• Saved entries
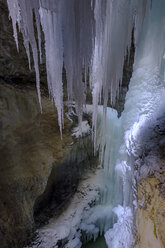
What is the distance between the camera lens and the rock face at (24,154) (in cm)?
232

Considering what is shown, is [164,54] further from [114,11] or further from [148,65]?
[114,11]

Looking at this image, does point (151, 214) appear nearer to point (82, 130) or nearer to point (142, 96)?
point (142, 96)

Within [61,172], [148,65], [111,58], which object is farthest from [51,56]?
[61,172]

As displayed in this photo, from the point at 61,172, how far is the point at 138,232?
6.84 feet

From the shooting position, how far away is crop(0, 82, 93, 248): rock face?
2.32m

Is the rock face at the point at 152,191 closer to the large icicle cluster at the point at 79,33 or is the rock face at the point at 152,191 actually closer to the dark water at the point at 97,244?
the large icicle cluster at the point at 79,33

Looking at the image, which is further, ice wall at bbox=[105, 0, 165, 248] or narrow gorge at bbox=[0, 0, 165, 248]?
ice wall at bbox=[105, 0, 165, 248]

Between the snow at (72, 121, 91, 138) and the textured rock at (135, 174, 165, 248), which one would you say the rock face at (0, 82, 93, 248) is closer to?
the snow at (72, 121, 91, 138)

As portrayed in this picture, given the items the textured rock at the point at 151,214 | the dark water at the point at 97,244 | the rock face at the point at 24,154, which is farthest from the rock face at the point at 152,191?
the dark water at the point at 97,244

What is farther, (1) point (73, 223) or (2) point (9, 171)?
(1) point (73, 223)

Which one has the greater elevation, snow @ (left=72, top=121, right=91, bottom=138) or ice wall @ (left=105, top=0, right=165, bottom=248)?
ice wall @ (left=105, top=0, right=165, bottom=248)

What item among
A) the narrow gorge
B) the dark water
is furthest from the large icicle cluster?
the dark water

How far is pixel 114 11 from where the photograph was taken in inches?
68.3

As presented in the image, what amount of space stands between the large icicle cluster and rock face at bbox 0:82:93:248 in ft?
2.72
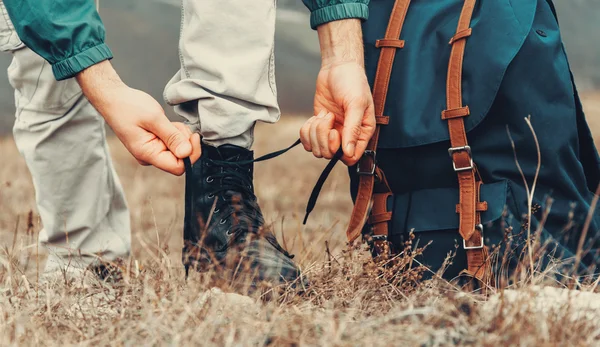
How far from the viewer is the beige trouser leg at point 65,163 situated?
2377 millimetres

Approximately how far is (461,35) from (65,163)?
1310 mm

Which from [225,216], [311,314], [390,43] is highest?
[390,43]

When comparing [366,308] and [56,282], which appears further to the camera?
[56,282]

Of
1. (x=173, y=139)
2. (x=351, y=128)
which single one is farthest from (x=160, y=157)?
(x=351, y=128)

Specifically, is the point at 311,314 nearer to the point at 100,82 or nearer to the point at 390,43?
the point at 100,82

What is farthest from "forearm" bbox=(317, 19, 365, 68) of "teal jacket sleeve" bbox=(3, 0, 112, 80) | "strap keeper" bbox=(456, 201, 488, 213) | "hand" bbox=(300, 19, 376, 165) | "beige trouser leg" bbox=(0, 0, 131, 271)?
"beige trouser leg" bbox=(0, 0, 131, 271)

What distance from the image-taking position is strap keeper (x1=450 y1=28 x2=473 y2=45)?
2051mm

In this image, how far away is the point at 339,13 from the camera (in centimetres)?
212

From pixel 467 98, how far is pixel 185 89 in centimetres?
75

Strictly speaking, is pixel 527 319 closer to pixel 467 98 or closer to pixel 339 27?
pixel 467 98

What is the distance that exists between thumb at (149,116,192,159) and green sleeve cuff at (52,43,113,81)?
22 cm

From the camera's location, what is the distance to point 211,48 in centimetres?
197

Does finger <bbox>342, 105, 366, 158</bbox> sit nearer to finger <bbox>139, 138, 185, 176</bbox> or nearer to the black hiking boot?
the black hiking boot

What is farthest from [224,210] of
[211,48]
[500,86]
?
[500,86]
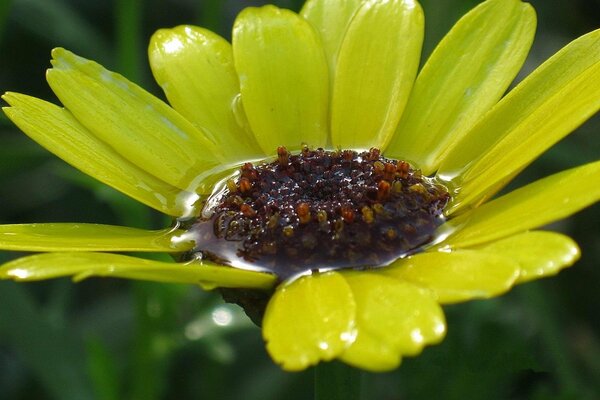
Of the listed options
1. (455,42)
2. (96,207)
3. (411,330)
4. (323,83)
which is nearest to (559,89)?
(455,42)

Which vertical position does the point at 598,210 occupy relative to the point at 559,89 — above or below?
above

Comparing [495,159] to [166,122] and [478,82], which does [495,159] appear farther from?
[166,122]

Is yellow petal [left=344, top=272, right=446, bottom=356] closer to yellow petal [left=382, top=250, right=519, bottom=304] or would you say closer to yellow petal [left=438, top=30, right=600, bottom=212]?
yellow petal [left=382, top=250, right=519, bottom=304]

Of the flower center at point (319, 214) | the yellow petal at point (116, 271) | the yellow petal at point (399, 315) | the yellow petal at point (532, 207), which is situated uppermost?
the flower center at point (319, 214)

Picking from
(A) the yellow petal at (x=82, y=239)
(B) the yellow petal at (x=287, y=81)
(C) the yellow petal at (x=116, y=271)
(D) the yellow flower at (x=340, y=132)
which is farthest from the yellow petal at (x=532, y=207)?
(B) the yellow petal at (x=287, y=81)

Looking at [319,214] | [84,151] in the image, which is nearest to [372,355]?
[319,214]

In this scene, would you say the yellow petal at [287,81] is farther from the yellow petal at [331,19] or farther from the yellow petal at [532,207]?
the yellow petal at [532,207]
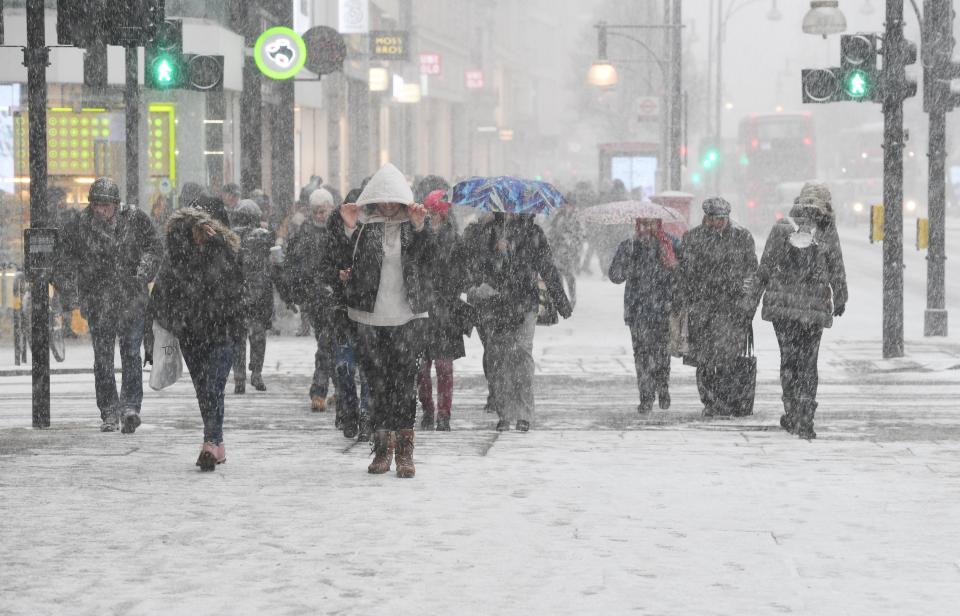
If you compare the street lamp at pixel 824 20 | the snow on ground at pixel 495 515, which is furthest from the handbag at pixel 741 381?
the street lamp at pixel 824 20

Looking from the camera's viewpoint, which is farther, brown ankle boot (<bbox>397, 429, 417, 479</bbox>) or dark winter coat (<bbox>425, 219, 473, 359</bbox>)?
dark winter coat (<bbox>425, 219, 473, 359</bbox>)

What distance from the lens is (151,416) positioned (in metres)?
12.9

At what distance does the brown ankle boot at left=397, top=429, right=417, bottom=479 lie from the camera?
952cm

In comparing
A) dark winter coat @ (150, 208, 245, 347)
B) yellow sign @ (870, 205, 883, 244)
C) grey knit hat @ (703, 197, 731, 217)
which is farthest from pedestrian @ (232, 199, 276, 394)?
→ yellow sign @ (870, 205, 883, 244)

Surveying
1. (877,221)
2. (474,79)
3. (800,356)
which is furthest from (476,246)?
(474,79)

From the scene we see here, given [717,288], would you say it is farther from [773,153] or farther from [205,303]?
[773,153]

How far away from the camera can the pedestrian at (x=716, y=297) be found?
12727 millimetres

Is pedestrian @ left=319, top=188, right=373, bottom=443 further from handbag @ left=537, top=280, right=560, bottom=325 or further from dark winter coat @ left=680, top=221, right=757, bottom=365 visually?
dark winter coat @ left=680, top=221, right=757, bottom=365

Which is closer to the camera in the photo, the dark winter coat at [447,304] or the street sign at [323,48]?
the dark winter coat at [447,304]

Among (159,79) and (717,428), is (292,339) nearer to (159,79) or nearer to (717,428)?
(159,79)

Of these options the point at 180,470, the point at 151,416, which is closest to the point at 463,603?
the point at 180,470

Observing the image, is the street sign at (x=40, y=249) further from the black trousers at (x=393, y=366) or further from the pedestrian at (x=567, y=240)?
the pedestrian at (x=567, y=240)

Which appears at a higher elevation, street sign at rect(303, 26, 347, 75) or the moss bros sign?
the moss bros sign

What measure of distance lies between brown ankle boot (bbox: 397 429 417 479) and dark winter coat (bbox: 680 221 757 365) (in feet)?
12.8
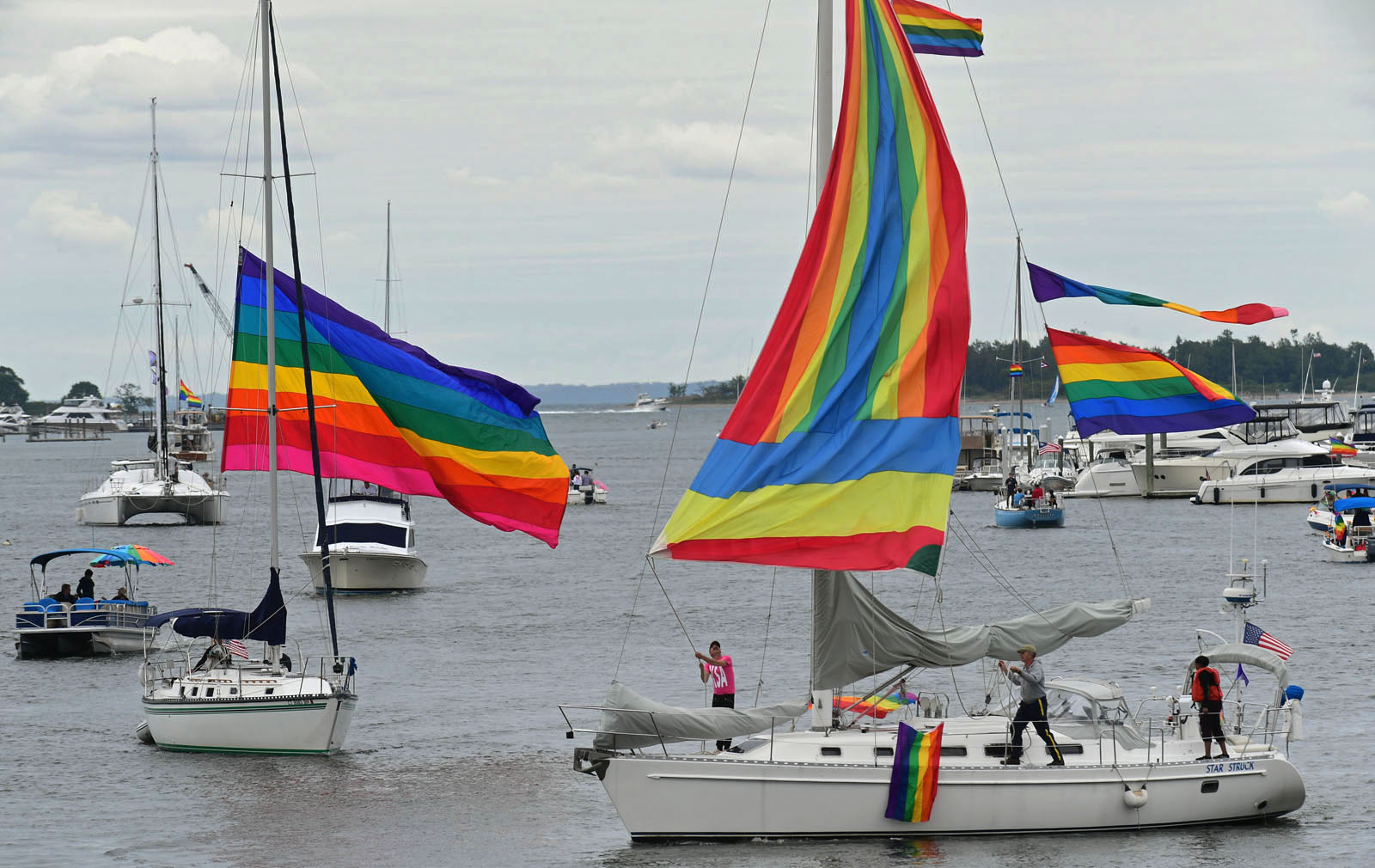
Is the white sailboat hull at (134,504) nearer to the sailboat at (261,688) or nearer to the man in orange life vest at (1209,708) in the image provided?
the sailboat at (261,688)

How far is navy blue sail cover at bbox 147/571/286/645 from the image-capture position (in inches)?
1310

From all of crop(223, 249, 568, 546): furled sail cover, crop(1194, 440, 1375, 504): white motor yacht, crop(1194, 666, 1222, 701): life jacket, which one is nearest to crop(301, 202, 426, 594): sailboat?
crop(223, 249, 568, 546): furled sail cover

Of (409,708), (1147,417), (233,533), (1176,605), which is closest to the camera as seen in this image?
(1147,417)

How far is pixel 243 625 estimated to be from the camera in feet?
110

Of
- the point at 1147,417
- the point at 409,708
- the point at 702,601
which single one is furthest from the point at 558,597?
the point at 1147,417

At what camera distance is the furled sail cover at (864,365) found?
2672cm

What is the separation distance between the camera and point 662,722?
2605 cm

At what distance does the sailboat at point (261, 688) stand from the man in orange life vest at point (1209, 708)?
16.1 m

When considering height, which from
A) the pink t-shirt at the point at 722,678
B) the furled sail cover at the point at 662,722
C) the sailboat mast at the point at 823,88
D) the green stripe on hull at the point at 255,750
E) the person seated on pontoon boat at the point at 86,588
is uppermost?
the sailboat mast at the point at 823,88

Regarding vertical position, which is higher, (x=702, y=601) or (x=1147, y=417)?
(x=1147, y=417)

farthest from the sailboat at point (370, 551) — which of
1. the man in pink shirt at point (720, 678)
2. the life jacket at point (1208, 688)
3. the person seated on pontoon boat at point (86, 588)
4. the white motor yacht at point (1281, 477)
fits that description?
the white motor yacht at point (1281, 477)

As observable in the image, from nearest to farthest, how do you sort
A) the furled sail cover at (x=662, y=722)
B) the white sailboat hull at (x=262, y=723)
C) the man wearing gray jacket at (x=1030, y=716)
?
the furled sail cover at (x=662, y=722) → the man wearing gray jacket at (x=1030, y=716) → the white sailboat hull at (x=262, y=723)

• Aim
The line containing "Regarding vertical position, which" and every line after it, through the end of the records, should be repeated exactly and alone.

• Task result
Regarding vertical position, which is higher, (x=702, y=601) or (x=1147, y=417)?
(x=1147, y=417)

farthest from the sailboat at point (370, 551) — which of
1. the man in pink shirt at point (720, 678)
2. the life jacket at point (1208, 688)
3. the person seated on pontoon boat at point (86, 588)
4. the white motor yacht at point (1281, 477)
fits that description?
the white motor yacht at point (1281, 477)

As observable in the image, from nearest to farthest, how do you sort
A) the furled sail cover at (x=662, y=722)
B) the white sailboat hull at (x=262, y=723)
C) the man wearing gray jacket at (x=1030, y=716)
?
the furled sail cover at (x=662, y=722) → the man wearing gray jacket at (x=1030, y=716) → the white sailboat hull at (x=262, y=723)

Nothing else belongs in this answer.